Telecommunications companies (aka “telecoms”) have the most fickle customer relationships of any industry. Fair or not, telecommunications companies are the ones that consumers can’t live with—and most definitely can’t live without.
Consumer ire toward telecoms can largely be attributed to unaligned industry expectations. Today’s consumer holds telecoms to the same standard as other industries, which have much simpler business and delivery models. As a result, other industries such as retail and food service have fewer variables preventing them from providing positive customer experiences.
To gain a better understanding of where the telecom industry stands in terms of customer experience (CX), InMoment’s team of data scientists conducted a study of 11,000+ consumers regarding their experiences with telecom providers.

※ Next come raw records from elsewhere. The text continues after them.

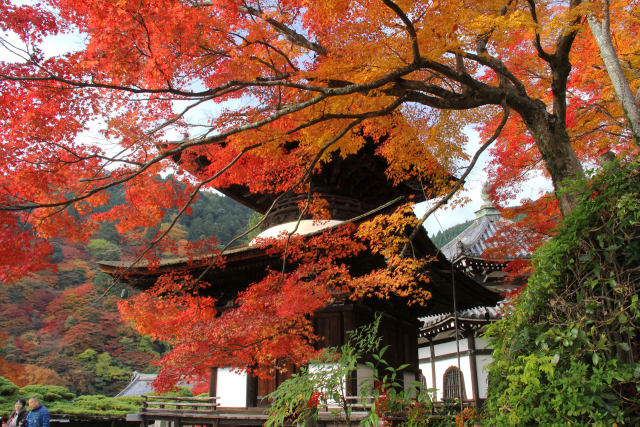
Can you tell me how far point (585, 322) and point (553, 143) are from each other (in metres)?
3.69

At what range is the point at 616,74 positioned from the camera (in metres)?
7.21

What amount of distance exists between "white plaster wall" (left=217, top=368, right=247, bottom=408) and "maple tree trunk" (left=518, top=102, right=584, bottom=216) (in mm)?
8004

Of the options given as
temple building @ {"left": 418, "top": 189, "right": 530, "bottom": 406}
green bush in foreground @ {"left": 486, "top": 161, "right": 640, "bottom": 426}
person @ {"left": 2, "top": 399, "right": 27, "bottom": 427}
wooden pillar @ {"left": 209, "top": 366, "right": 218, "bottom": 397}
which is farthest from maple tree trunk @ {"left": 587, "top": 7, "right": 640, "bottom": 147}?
person @ {"left": 2, "top": 399, "right": 27, "bottom": 427}

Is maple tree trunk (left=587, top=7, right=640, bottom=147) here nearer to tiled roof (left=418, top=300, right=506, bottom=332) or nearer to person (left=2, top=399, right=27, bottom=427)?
tiled roof (left=418, top=300, right=506, bottom=332)

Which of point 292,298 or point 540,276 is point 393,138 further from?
point 540,276

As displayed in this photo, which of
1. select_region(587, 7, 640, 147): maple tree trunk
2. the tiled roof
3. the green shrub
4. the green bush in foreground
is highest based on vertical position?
select_region(587, 7, 640, 147): maple tree trunk

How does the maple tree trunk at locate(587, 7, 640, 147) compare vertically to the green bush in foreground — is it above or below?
above

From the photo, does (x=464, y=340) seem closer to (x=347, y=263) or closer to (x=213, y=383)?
(x=347, y=263)

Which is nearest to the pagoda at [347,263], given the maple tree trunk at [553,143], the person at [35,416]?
the person at [35,416]

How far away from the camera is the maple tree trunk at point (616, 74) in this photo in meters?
6.60

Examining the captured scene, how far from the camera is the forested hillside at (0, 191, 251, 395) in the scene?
95.1 feet

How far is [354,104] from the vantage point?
8062mm

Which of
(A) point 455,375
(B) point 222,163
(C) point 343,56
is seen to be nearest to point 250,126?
(C) point 343,56

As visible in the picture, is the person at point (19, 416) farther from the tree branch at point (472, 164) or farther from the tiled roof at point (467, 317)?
the tiled roof at point (467, 317)
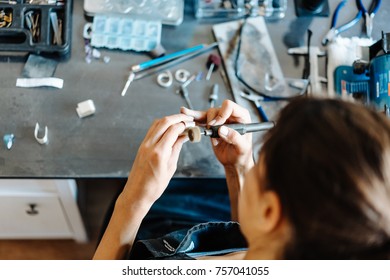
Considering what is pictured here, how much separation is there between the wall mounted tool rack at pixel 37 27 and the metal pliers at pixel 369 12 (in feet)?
2.09

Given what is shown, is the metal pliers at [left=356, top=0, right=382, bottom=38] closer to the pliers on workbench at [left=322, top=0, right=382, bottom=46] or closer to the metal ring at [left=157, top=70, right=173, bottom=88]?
the pliers on workbench at [left=322, top=0, right=382, bottom=46]

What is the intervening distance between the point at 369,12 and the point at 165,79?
19.2 inches

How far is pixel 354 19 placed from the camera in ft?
3.19

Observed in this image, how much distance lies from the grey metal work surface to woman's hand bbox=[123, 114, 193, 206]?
0.11 m

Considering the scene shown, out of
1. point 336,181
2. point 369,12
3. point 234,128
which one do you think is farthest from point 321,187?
point 369,12

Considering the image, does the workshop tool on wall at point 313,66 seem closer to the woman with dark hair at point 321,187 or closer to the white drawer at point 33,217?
the woman with dark hair at point 321,187

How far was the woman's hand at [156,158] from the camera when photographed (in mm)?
705

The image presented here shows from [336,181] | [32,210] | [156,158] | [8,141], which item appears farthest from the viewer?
[32,210]

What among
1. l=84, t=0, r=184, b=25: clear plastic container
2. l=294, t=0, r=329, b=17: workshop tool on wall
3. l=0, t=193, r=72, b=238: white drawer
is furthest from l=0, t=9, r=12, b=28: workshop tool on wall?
l=294, t=0, r=329, b=17: workshop tool on wall

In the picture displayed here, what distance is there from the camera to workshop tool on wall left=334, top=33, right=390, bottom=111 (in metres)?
0.85

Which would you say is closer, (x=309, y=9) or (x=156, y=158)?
(x=156, y=158)

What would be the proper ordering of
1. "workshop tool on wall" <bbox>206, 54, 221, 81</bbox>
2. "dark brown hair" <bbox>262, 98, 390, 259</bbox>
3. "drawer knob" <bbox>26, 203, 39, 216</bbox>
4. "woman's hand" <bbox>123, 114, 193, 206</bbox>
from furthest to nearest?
"drawer knob" <bbox>26, 203, 39, 216</bbox> < "workshop tool on wall" <bbox>206, 54, 221, 81</bbox> < "woman's hand" <bbox>123, 114, 193, 206</bbox> < "dark brown hair" <bbox>262, 98, 390, 259</bbox>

Here are three major findings from our Customer Experience in the Telecom Industry report:
1. That one-year mark is critical.
As with any consumer/brand connection, there are key benchmarks that make—or break—the relationship. For telecoms, that benchmark is the one-year anniversary when consumers typically recollect their experiences with your brand throughout the year and determine whether or not your organization has done enough to earn brand loyalty.
According to our study, “Satisfaction decreases universally for the first time at the one-year mark, no matter the line of service. The same pattern occurs with a customer’s likelihood to recommend.”
2. Customers are harder to impress the second time around.
There are many reasons customers might switch internet, TV, or mobile phone providers. Whether it was slow internet speed or rude support staff, each poor experience of a switching customer puts pressure on telecoms to provide a comparably better experience. And one thing is clear across all service lines: New customers who switch from other providers bring an expectation of a better experience.
However, our study finds that those customer don’t always find greener grass on the other side of the provider fence.
3. People still like people.
According to the study, “With the exception of landlines, customers across all service lines who’d had a personal interaction with a brand representative reported higher satisfaction levels than those who had not.”
Like most industries, staff engagement is absolutely key in a provider’s ability to positively impact customers. And while chatbots and other automated technologies are a hot topic right now, those solutions should be implemented in very specific scenarios, and always in balance.
Telecom providers who focus attention and resources on empowering humans to resolve customer concerns will fix an obvious but prevalent problem in the overall engagement and satisfaction of their customers.